# My New Aquarium



## ian8834 (Sep 22, 2008)

Here are pictures of my new 125-gallon aquarium. I have 3 Oscars about 9-10" long, and a 13" pleco. In the next few days, I will be adding another large pleco.

I've also been thinking about changing this to a discus tank. Possibly with a stingray? I've also thought about growing some Flowerhorns. I'm not too sure what I want to do with it yet. Suggestions would be appreciated!


----------



## Riceburner (Mar 14, 2008)

nice. great to have the real estate eh?


----------



## conix67 (Jul 27, 2008)

Nice tank! but even at 125Gal it looks too small for those big boys!

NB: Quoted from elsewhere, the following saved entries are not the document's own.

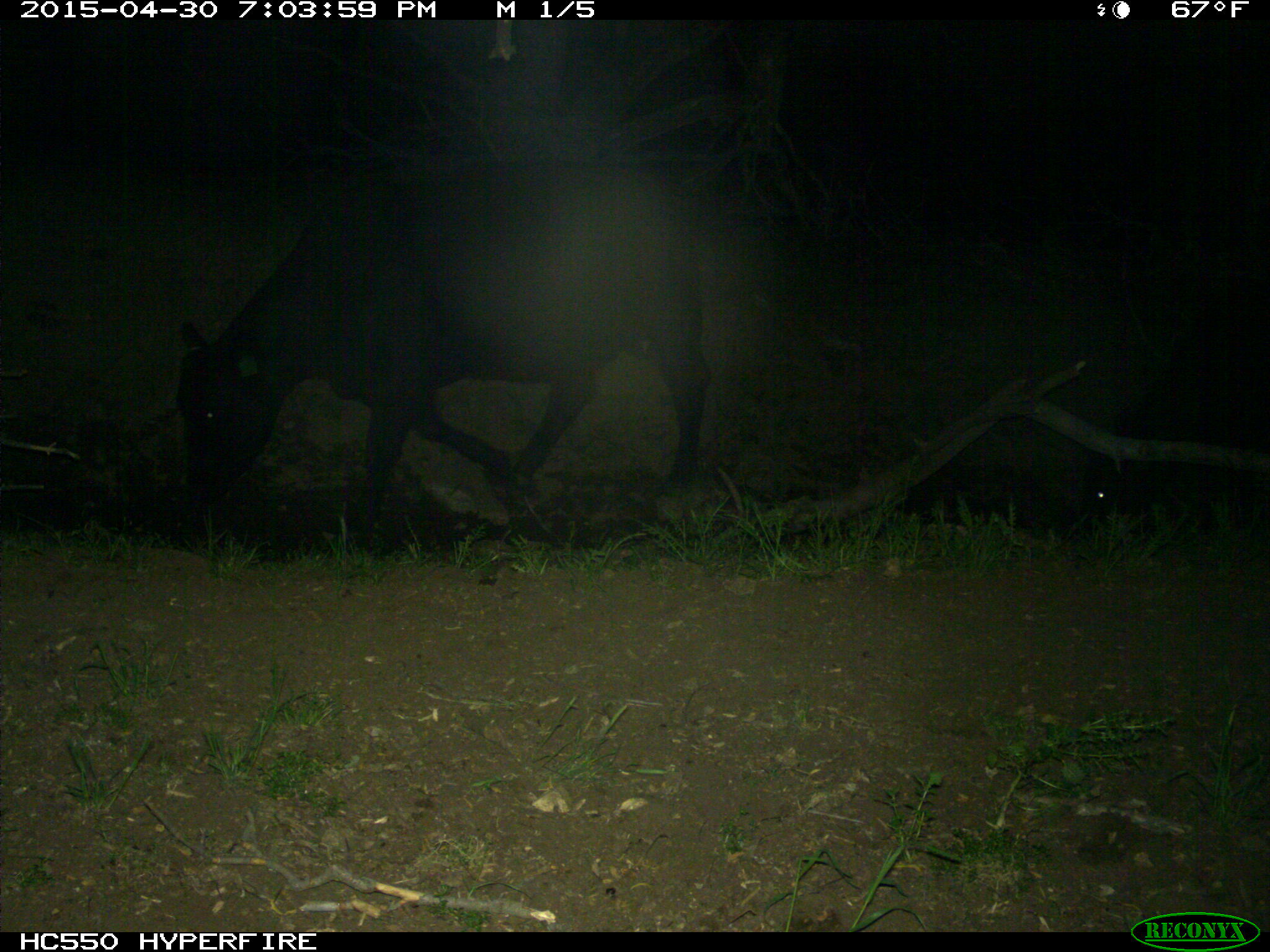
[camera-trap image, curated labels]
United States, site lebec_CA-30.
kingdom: Animalia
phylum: Chordata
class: Mammalia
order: Artiodactyla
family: Bovidae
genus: Bos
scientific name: Bos taurus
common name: domestic cow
Bos taurus (domestic cow).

Is this tank sitting on main floor or in basement? I'd like to have a large tank like this eventually, but will be sitting on main floor. Would we require some sort of structural enhancements to support the weight of a tank larger than 120Gals?


----------



## ian8834 (Sep 22, 2008)

conix67 said:


> Nice tank! but even at 125Gal it looks too small for those big boys!
> 
> Is this tank sitting on main floor or in basement? I'd like to have a large tank like this eventually, but will be sitting on main floor. Would we require some sort of structural enhancements to support the weight of a tank larger than 120Gals?


I have it in a third-story apartment. I kind of wondered about it, seeing as to how it weighs about 1500 pounds when full. However, some people that work for the apartment company actually helped me out when I was setting it up, so I didn't worry about it too much.


----------



## conix67 (Jul 27, 2008)

If you're living in an apartment with concrete floor, I don't think there's anything to worry about.

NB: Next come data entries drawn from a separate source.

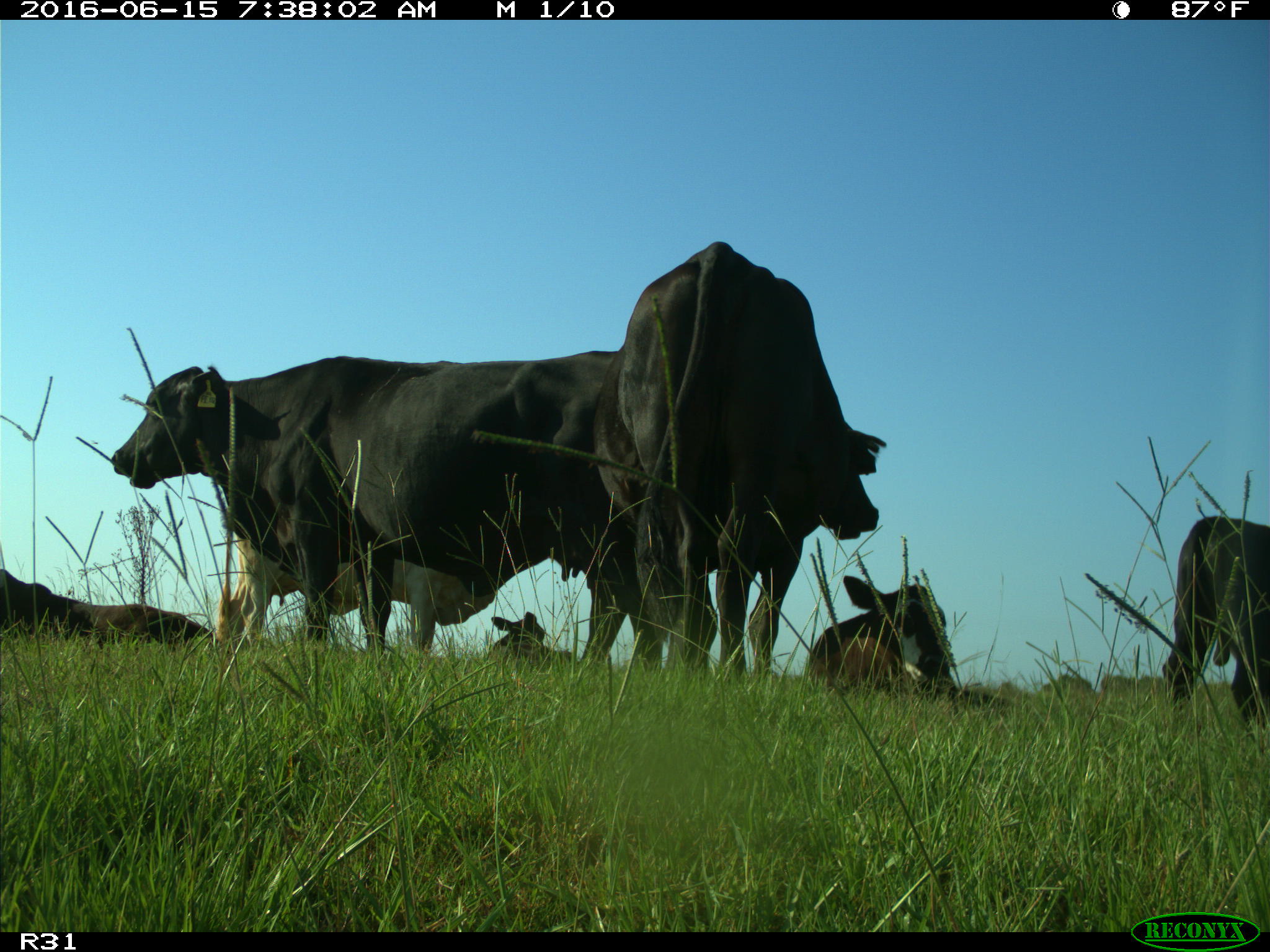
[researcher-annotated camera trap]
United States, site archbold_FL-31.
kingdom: Animalia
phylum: Chordata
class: Mammalia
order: Artiodactyla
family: Bovidae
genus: Bos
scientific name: Bos taurus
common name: domestic cow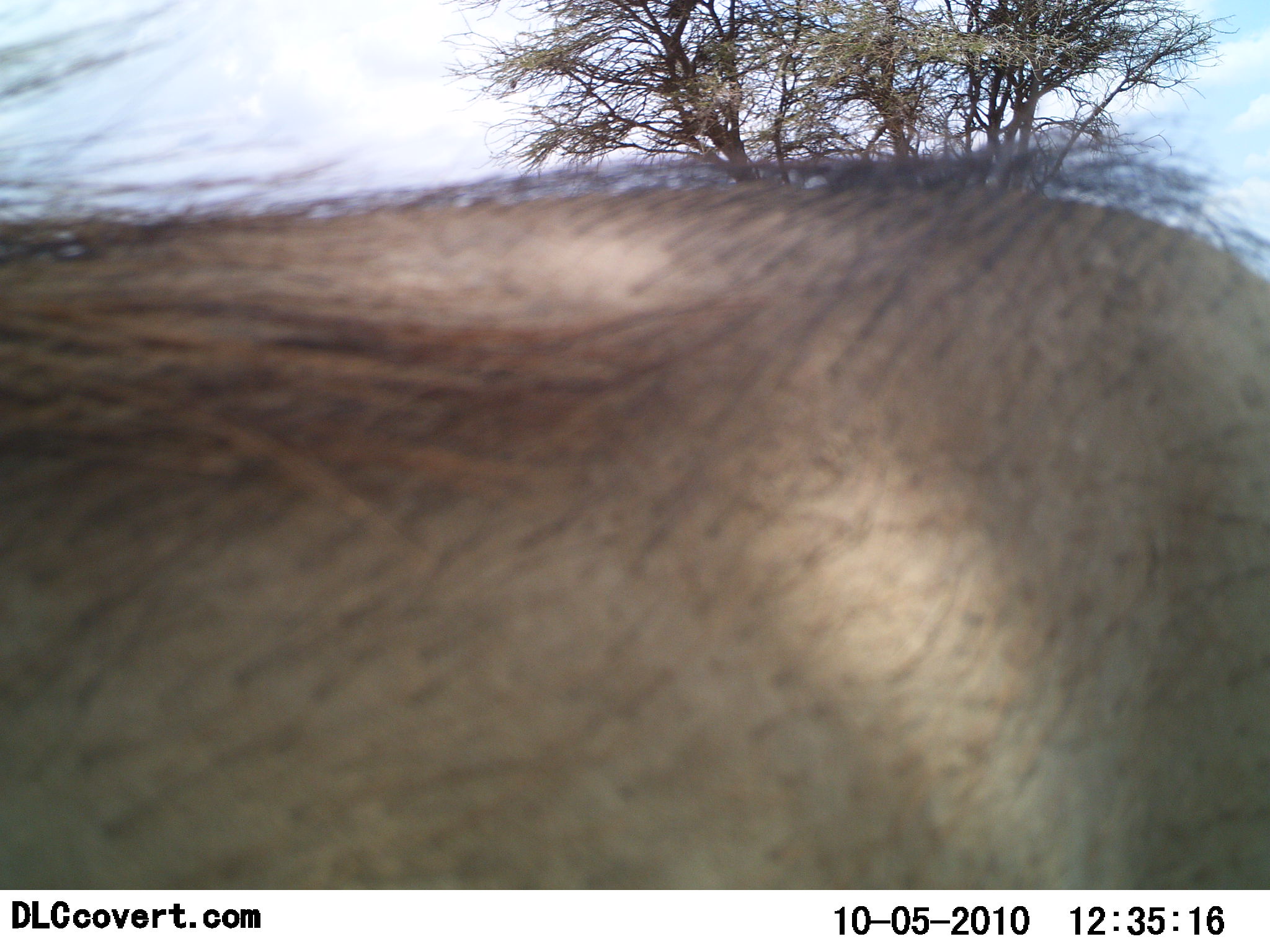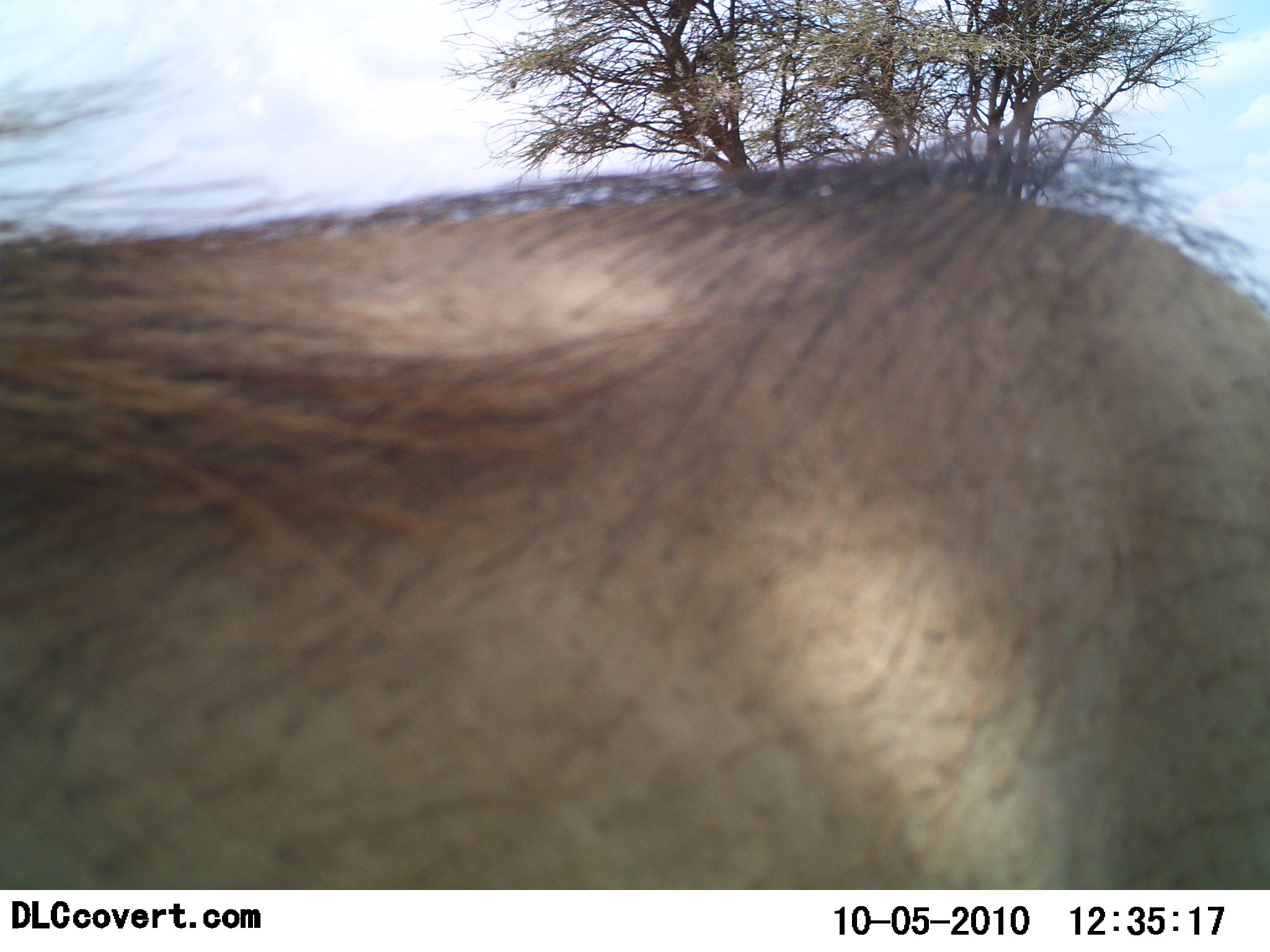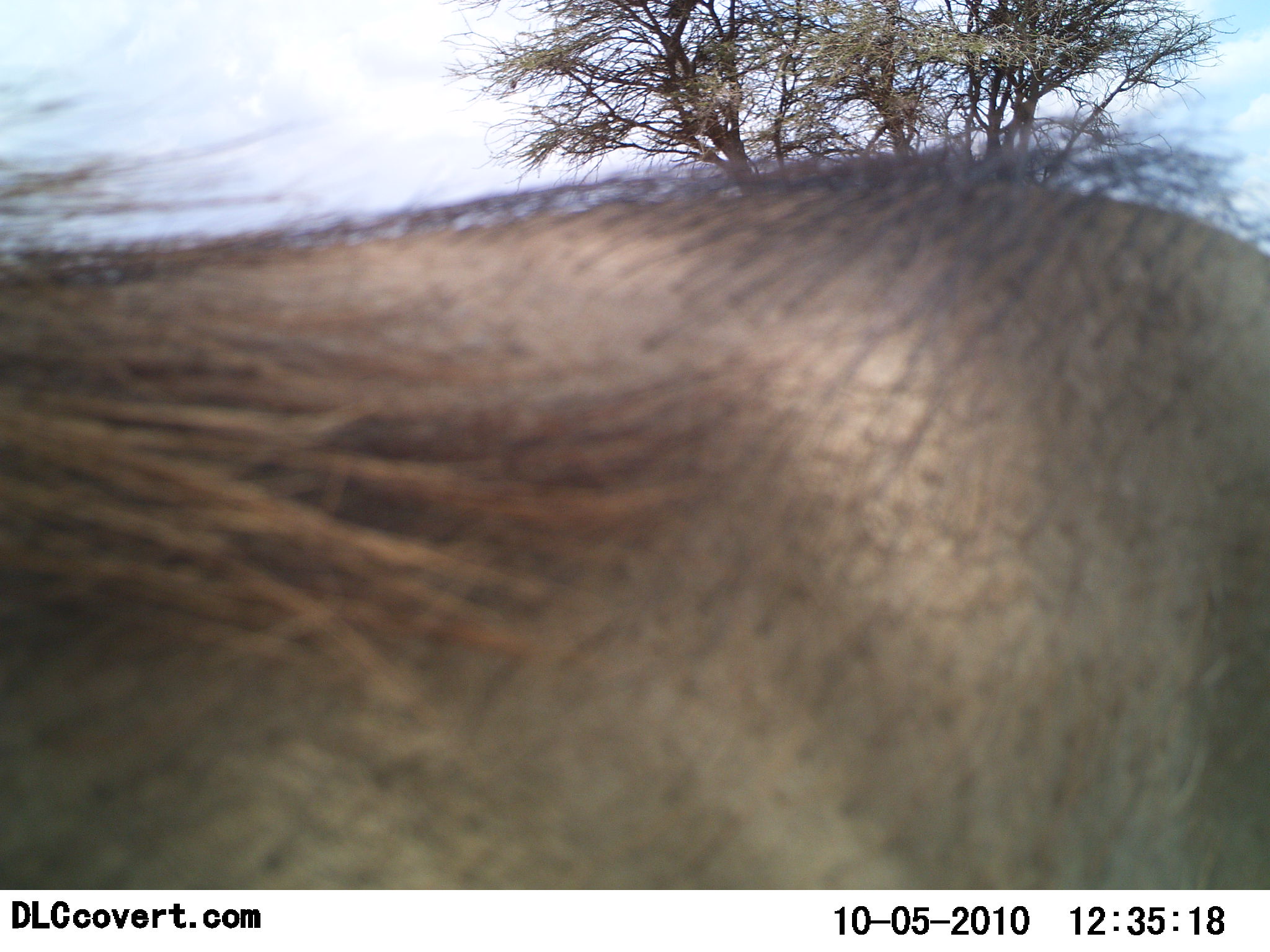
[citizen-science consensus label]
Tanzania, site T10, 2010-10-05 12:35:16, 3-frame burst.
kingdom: Animalia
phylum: Chordata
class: Mammalia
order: Artiodactyla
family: Suidae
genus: Phacochoerus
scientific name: Phacochoerus africanus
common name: warthog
Warthog (Phacochoerus africanus), count 1. Behavior (volunteer vote fractions): standing 94%, resting 0%, moving 6%, interacting 0%. Young present (vote fraction): 0%. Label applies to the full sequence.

I believe main area of concern is floors with wooden joists, especially if they were built just to meet the building code. There's no *specification* or *users manual* in a house where it specifies load limit per square feet or something. Does anyone have any idea?


----------



## Sunstar (Jul 29, 2008)

And houses that use chipboard floor joists as modern houses are built with... argh, don't get me fired on teh floor joist rant... chipboard.. meh! Nice tank and those fish must be HUGE


----------



## conix67 (Jul 27, 2008)

Sunstar said:


> And houses that use chipboard floor joists as modern houses are built with... argh, don't get me fired on teh floor joist rant... chipboard.. meh! Nice tank and those fish must be HUGE


Hi Sunstar,

The chipboard you're referring to must be "engineered floor joist". The chip board must be sandwiched between two wood pieces to form an I beam. If that's what it is, it's supposed to be one of the better joist system available. Usually an upgrade from typical 2x8 joists.

The advantage is that it will be more resistent to humidity and won't bend like wooden joist, so you'll have less chance of having "floor creaks". I'm not sure if it is stronger though, but I thought it would be.

I'm not aware of other chipboard joists 

By the way, the subfloor can be chipboards too. Those are cheap boards, and they aren't very strong for subfloor (I think it's called aspenite or OSB).


----------



## Ciddian (Mar 15, 2006)

WOw!! Big oscars! <3


----------



## Cory (May 2, 2008)

Provided you're going to get rid of the oscars, a few flowerhorns would be great in there. If you wanted to redecorate entirely, you could do discus with plants and schools of small warm water fish along with some corydora.


----------



## ian8834 (Sep 22, 2008)

Cory said:


> Provided you're going to get rid of the oscars, a few flowerhorns would be great in there. If you wanted to redecorate entirely, you could do discus with plants and schools of small warm water fish along with some corydora.


I had thought of that. I am NOT doing flowerhorns anymore. I decided against trying to mess with hybrids.

I was going to make it a discus tank. However, I am a student with little time and energy to devote to ensuring proper water conditions that they need. I need something a little more flexible.

Today I traded all the oscars for a black knifefish, a needlenose gar, and a elephant nose. Plans next week are to take out all decoration and gravel, and to put sand in there. Possibly get a couple real plants, I don't know. Then, the final step will be to add a stingray!


----------



## Sunstar (Jul 29, 2008)

They have stingrays at Alternative Aquariums the last time I checked.


----------